From the analysis above, it is interesting to see that the Swap function is actually subsumed into this loop. Additionally, with the blocks being repeated four times, “redundant” variables are also introduced. The repeated variables are “temp” variables which are used to support the swap, and the derived index are repeated four times. It is also observed that these variables are used in a ring manner.

After breaking down all and analyze the statements, it is not hard to see that this the RC4 key scheduling function.

Analysis of RC4  function

Next, we will proceed to analyse the RC4 function. See decompiled codes below.

In this RC4 loop, it is not hard to see that this do-while loop iterates only 32 times and not 128 times. With the the optimization of the loop, the contents are repeated four times in each loop. As a result, the block of statements are repeated 4 x 32 times. In the figure above, I have tried to visually separate the “repeated” blocks using red and green boxes.

Just like the key scheduling algorithm, the swap function is subsumed within this function with the help of the four newly introduced temp variables.

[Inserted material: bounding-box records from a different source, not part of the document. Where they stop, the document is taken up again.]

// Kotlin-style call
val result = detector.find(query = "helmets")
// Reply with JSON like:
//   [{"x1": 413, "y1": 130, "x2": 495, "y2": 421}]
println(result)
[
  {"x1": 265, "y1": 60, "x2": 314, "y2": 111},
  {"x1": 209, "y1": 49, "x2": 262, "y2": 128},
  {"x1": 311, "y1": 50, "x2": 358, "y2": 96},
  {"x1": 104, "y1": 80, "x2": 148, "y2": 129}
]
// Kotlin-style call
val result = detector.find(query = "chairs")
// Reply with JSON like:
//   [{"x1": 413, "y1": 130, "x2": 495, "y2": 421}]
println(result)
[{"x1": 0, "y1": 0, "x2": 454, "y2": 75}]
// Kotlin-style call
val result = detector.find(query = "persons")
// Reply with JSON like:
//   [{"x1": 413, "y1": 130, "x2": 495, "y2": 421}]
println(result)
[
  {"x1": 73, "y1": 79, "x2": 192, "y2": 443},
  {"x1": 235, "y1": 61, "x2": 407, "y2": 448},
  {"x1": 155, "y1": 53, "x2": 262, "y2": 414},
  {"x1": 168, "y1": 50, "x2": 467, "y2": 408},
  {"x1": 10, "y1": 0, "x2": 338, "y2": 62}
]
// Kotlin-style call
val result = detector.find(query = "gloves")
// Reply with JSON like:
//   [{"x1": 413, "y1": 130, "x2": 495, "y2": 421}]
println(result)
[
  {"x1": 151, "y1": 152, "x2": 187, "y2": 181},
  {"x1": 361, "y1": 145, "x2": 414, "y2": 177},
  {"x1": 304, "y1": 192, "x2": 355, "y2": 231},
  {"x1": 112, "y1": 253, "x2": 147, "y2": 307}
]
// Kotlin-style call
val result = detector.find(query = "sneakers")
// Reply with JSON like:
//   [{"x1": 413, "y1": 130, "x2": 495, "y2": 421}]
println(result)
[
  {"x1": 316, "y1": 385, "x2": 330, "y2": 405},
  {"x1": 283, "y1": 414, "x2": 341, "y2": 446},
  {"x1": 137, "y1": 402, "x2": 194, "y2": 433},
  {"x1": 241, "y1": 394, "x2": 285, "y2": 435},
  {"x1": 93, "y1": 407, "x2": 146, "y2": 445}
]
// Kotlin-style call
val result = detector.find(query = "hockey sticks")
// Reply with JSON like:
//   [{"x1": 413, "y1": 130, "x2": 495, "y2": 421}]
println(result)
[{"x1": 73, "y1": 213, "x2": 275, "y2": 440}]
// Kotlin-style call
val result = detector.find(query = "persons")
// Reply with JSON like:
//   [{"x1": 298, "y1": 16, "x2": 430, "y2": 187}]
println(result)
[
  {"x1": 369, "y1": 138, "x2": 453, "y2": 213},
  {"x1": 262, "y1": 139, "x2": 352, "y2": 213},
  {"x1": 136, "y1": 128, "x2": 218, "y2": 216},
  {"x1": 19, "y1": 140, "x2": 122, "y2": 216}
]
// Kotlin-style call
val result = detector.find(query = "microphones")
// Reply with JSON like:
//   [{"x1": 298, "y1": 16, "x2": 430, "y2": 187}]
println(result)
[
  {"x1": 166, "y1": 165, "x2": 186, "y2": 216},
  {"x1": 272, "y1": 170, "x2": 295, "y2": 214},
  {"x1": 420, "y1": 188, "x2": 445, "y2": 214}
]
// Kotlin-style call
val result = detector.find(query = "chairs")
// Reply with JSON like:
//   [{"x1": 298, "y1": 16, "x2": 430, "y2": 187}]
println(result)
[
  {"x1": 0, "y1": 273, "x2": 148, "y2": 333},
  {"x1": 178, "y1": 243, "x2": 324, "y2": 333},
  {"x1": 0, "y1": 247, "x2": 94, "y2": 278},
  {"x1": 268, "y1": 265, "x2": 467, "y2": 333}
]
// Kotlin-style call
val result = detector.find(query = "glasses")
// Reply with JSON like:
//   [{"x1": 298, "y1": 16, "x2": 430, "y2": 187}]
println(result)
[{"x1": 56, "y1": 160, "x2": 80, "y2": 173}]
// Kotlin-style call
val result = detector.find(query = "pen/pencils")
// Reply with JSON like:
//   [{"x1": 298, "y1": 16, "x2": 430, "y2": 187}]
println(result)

Below details the analysis for the block using comments in green.

  outBuf = outputBuffer;
  y_4 = pKeyState_struct->y;
  inBuf = inputBuffer;
  x_4 = pKeyState_struct->x;
  loopCounter = 32;
  do
  {
	//x = x + 1
        x_1 = (unsigned __int8)(x_4 + 1);

	//tmp = pKeyState[x]
        keyState_tmp1 = pKeyState_struct->pKeyState[x_1];

	//y = pKeyState [x] + y
        y_1 = (unsigned __int8)(keyState_tmp1 + (_BYTE)y_4);

	//pKeyState[x] = pKeyState [y]
        pKeyState_struct->pKeyState[x_1] = pKeyState_struct->pKeyState[y_1];

	//pKeyState [y] = tmp; 
        pKeyState_struct->pKeyState[y_1] = keyState_tmp1;

	//The statments above suggests Swap(keyState[x],keyState[y]);

	//*outBuf = *inBuf XOR keyState [ (tmp + keyState [x]) % 256]
	//which can be interpreted as: *outBuf = *inBuf XOR keyState [ (keyState[x] + keyState [y]) % 256]
	//since tmp is the old keyState [x] and keyState [x] is keyState [y] after the swap
        *outBuf = *inBuf ^ LOBYTE(pKeyState_struct->pKeyState[
			(unsigned __int8)(keyState_tmp1 + (unsigned __int8)pKeyState_struct->pKeyState[x_1])]);

Again, after breaking them down, it is not hard to see that it is the same implementation as RC4 encryption algorithm.